*** PAGE EXTRACT ***

Kindly suggest more performance test cases which can make findings concrete
or incase you feel
above is sufficient then please confirm.

With Regards,
Amit Kapila.

Re: Re: [WIP] Performance Improvement by reducing WAL for Update Operation

From

Amit Kapila

Date:

03 October 2012, 16:05:31

On Friday, September 28, 2012 7:03 PM Amit Kapila wrote:
> > On Thursday, September 27, 2012 6:39 PM Amit Kapila wrote:
> > > On Thursday, September 27, 2012 4:12 PM Heikki Linnakangas wrote:
> > > On 25.09.2012 18:27, Amit Kapila wrote:
> > > > If you feel it is must to do the comparison, we can do it in same
> > way
> > > > as we identify for HOT?
> > >
> 
> 
> > Now I shall do the various tests for following and post it here:
> > a. Attached Patch in the mode where it takes advantage of history
> > tuple b. By changing the logic for modified column calculation to use
> > calculation for memcmp()
> 
> 
> Attached documents contain data for following scenarios for both 'a' (LZ
> compression patch) and 'b' (modified wal patch) patches:
> 
> 1. Using fixed string (last few bytes are random) to update the column
> values.
>    Total record length = 1800
>    Updated columns length = 250
> 2. Using random string to update the column values
>    Total record length = 1800
>    Updated columns length = 250
> 
> Observations -
>  1. With both patches performance increase is very good .
>  2. Almost same performance increase with both patches with slightly
> more for LZ compression patch.
>  3. TPS is varying with LZ patch, but if we take average it is
> equivalent to other patch.



> Other Performance tests I am planning to conduct
> 1. Using bigger random string to update the column values
>    Total record length = 1800
>    Updated columns length = 250
> 2. Using fixed string (last few bytes are random) to update the column
> values.
>    Total record length = 1800
>    Updated columns length = 50, 100, 500, 750, 1000, 1500, 1800

1. Please find the results (pgbench_test.htm) for point -2 where there is
one fixed column updation (last few bytes are random) and second column
updation is 32 byte random string. The results for 50, 100 are still going
on others are attached with this mail.
2. Attached pgbench test code for a modification of 25 and 250 bytes record
size having total record length as 1800.  For the other record size modification tests, the schema is changed
accordingly.
3. Added a random string generation for updating some column data from 250
record modification test onwards. 
CREATE OR REPLACE FUNCTION random_text_md5_v2(INTEGER) 
RETURNS TEXT 
LANGUAGE SQL 
AS $$    select upper(        substring(            (                SELECT string_agg(md5(random()::TEXT), '')
      FROM generate_series(1, CEIL($1 / 32.)::integer)                ),        $1)    ); 
 
$$;
4. Observations   a. When the size of updated value is less, the performance is almost
same for both the patches.   b. When the size of updated value is more, the performance with LZ patch
is better.


> 3. Recovery performance test as suggested by Noah    Still not started.  
> 4. Complete testing for LZ compression patch using testcases defined for
> original patch    a. During testing of LZ patch, few issues are found related to when the
updated record contains NULLS. Working on it to fix.


Any comments/suggestions regarding performance/functionality test?

*** End of PAGE EXTRACT ***
*** GIVEN INFORMATION ***

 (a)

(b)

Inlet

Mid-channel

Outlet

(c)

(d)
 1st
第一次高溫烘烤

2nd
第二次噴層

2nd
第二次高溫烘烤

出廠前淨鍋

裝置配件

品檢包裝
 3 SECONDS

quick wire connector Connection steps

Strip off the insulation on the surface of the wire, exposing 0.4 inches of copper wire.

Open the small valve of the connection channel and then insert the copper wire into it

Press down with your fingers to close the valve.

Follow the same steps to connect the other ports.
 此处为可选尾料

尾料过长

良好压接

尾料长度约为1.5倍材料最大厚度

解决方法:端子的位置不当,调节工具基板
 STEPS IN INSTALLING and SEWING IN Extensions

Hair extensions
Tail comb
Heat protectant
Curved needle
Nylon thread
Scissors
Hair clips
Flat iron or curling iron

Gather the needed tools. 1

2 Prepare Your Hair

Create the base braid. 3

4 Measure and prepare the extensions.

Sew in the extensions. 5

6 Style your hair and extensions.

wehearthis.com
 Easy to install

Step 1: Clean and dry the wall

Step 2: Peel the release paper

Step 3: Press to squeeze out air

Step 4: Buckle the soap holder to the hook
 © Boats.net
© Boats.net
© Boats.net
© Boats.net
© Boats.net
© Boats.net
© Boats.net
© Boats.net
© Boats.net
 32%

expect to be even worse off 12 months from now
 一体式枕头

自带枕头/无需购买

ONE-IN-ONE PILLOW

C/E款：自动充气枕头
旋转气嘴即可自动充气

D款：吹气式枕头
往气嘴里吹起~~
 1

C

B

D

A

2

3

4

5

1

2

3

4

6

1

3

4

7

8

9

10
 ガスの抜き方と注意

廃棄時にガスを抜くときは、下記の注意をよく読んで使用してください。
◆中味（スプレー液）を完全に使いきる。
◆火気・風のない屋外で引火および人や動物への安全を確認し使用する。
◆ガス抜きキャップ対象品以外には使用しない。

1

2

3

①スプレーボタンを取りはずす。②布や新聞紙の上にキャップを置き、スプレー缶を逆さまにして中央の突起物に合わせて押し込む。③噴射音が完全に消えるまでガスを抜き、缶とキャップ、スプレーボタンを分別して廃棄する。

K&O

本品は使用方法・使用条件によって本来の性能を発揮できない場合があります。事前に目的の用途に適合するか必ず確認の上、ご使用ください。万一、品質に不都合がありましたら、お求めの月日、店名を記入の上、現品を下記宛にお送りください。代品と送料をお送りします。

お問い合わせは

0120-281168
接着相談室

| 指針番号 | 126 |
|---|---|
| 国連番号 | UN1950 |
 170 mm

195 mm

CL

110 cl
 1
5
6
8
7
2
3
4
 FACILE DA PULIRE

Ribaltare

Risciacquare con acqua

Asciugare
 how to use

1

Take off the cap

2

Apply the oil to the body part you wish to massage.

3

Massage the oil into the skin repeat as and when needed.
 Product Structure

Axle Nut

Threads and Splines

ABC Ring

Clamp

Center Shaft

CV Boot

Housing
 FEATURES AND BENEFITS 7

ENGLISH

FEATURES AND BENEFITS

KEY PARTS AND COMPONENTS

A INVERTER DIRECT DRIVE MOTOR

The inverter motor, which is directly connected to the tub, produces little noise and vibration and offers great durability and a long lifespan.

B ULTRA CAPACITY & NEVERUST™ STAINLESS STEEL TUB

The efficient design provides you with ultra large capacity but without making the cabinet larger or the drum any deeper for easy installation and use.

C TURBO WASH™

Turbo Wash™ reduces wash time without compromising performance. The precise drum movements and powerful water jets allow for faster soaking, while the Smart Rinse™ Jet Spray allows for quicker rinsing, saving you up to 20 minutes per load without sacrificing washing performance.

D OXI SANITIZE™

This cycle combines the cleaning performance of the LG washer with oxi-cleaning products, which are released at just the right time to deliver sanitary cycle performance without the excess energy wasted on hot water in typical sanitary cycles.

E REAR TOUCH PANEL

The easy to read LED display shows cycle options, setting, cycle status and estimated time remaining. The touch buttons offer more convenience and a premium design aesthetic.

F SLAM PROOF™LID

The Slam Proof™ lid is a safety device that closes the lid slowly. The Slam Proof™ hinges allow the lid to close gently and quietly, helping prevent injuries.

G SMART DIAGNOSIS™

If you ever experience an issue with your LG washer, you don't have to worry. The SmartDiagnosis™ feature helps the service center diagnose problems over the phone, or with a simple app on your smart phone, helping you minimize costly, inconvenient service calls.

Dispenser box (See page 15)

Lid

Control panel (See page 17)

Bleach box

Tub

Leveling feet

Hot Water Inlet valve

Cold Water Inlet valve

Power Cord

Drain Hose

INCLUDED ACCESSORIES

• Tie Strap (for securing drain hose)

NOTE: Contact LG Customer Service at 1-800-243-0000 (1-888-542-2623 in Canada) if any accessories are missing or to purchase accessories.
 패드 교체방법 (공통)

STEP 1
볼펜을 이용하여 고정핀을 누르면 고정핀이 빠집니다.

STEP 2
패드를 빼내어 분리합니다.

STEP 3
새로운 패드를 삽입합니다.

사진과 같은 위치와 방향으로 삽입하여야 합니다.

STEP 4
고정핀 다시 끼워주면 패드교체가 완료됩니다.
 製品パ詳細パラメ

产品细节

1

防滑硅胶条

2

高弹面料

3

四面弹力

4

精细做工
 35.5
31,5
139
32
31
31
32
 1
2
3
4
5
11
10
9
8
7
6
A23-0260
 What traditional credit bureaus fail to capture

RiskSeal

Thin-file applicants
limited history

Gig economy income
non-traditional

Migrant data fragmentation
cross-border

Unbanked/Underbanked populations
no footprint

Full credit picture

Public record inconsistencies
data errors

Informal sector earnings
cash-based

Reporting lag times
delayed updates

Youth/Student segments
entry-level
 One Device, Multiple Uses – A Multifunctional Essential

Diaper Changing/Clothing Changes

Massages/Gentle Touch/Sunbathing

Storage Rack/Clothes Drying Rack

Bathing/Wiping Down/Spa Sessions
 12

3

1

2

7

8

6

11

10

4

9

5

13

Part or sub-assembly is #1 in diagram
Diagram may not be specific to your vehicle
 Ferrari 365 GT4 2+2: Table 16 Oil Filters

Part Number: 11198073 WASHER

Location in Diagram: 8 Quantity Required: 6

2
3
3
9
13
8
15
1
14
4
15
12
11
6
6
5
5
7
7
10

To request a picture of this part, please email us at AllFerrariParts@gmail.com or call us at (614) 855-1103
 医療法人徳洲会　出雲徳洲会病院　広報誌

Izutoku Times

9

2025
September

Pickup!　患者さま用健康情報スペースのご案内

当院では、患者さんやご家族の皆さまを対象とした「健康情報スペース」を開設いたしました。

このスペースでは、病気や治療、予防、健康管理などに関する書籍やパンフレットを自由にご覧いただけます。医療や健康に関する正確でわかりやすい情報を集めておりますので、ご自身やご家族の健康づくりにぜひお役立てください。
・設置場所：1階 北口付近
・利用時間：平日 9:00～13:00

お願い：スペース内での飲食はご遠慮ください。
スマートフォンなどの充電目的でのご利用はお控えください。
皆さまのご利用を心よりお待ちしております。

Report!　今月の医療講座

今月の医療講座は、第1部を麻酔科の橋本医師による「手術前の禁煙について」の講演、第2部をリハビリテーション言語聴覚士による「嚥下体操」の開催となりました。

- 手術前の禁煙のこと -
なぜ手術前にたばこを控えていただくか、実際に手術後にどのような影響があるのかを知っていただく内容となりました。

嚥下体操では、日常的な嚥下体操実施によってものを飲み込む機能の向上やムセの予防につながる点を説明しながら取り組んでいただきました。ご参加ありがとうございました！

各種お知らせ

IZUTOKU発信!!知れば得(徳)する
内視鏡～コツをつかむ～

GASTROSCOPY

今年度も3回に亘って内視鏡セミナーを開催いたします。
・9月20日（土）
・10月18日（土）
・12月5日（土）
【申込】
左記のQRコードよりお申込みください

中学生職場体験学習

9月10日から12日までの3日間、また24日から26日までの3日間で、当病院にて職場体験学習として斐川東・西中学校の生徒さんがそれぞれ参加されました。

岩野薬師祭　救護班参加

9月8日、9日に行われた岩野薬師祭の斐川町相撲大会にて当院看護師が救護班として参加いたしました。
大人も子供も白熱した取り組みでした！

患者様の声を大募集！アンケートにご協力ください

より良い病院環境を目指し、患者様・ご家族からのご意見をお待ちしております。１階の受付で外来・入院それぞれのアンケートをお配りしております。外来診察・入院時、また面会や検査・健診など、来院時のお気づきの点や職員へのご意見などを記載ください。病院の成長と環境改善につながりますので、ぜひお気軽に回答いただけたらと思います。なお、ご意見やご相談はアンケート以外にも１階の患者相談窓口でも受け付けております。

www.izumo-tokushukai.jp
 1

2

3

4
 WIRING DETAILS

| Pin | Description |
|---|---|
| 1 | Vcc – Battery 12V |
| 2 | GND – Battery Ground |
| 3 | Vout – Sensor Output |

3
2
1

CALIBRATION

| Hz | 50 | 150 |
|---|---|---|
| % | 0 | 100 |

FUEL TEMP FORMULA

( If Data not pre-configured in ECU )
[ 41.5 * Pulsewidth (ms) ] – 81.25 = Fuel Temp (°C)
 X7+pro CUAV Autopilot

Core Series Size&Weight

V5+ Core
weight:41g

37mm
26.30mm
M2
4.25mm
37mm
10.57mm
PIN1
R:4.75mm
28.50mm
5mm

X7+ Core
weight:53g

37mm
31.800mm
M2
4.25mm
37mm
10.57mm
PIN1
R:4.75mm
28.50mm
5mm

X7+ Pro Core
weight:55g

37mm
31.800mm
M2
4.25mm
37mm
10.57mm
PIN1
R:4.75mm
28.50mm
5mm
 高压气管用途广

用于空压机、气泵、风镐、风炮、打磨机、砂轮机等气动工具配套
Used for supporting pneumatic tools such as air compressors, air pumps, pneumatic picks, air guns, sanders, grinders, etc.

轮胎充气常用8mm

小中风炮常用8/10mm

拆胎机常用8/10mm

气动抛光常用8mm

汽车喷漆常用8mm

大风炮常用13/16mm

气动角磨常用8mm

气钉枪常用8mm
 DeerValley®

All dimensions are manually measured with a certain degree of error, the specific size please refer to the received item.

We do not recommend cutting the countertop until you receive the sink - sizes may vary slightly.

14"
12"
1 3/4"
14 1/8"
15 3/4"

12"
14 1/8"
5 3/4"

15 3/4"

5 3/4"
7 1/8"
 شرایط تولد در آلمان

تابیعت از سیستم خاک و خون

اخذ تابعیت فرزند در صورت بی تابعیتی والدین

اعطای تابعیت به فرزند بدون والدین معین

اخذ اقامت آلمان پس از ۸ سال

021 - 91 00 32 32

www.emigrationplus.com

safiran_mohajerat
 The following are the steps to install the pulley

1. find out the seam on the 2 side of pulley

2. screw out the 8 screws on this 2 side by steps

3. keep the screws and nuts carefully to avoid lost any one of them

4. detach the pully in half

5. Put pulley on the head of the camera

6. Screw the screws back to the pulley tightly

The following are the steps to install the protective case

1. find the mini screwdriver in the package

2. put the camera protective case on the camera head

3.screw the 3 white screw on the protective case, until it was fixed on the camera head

*** End of GIVEN INFORMATION ***

▶ [THINGS TO DO]
**a)** Summarize the thread on reducing WAL for update operations in two sentences.
**b)** Answer these questions from the thread on reducing WAL for update operations, one answer per line, marked the same way.
(i) What total record length is used in the test scenarios?
(ii) Who suggested the recovery performance test?
(iii) What kind of updated record caused the issues found while testing the LZ patch?
**c)** Continue the thread on reducing WAL for update operations from its last line.
The records come from a different source than the text.

▶ [TASK RESPONSES]
**a)** Amit Kapila reports performance tests comparing an LZ compression patch and a modified WAL patch, finding that both give a very good performance increase, nearly the same, with slightly more for the LZ compression patch. Later results show that the two patches perform almost the same when the updated value is small and that the LZ patch is better when it is larger, while the recovery performance test has not started and issues with updated records containing NULLS are being fixed.

**b)**
(i) 1800
(ii) Noah
(iii) An updated record that contains NULLS

**c)**
With Regards,
Amit Kapila.

Re: Re: [WIP] Performance Improvement by reducing WAL for Update Operation

From

Heikki Linnakangas

Date:

04 October 2012, 07:24:29

On 03.10.2012 19:03, Amit Kapila wrote:
> Any comments/suggestions regarding performance/functionality test?

Hmm. Doing a lot of UPDATEs concurrently can be limited by the 
WALInsertLock, which each inserter holds while copying the WAL record to 
the buffer. Reducing the size of the WAL records, by compression or 
delta encoding, alleviates that bottleneck: when WAL records are 
smaller, the lock needs to be held for a shorter duration. That improves 
throughput, even if individual backends need to do more CPU work to 
compress the records, because that work can be done in parallel. I 
suspect much of the benefit you're seeing in these tests might be 
because of that effect.

As it happens, I've been working on making WAL insertion scale better in 
general: 
http://archives.postgresql.org/message-id/5064779A.3050407@vmware.com. 
That should also help most when inserting large WAL records. The 
question is: assuming we commit the xloginsert-scale patch, how much 
benefit is there left from the compression? It will surely still help to 
reduce the size of WAL, which can certainly help if you're limited by 
the WAL I/O, but I suspect the results from the pgbench tests you run 
might look quite different.

So, could you rerun these tests with the xloginsert-scale patch applied? 
Reducing the WAL size might still be a good idea even if the patch 
doesn't have much effect on TPS, but I'd like to make sure that the 
compression doesn't hurt performance. Also, it would be a good idea to 
repeat the tests with just a single client; we don't want to hurt the 
performance in that scenario either.

- Heikki

Re: Re: [WIP] Performance Improvement by reducing WAL for Update Operation

From

Amit Kapila

Date:

04 October 2012, 10:58:05

> On Thursday, October 04, 2012 12:54 PM Heikki Linnakangas
> On 03.10.2012 19:03, Amit Kapila wrote:
> > Any comments/suggestions regarding performance/functionality test?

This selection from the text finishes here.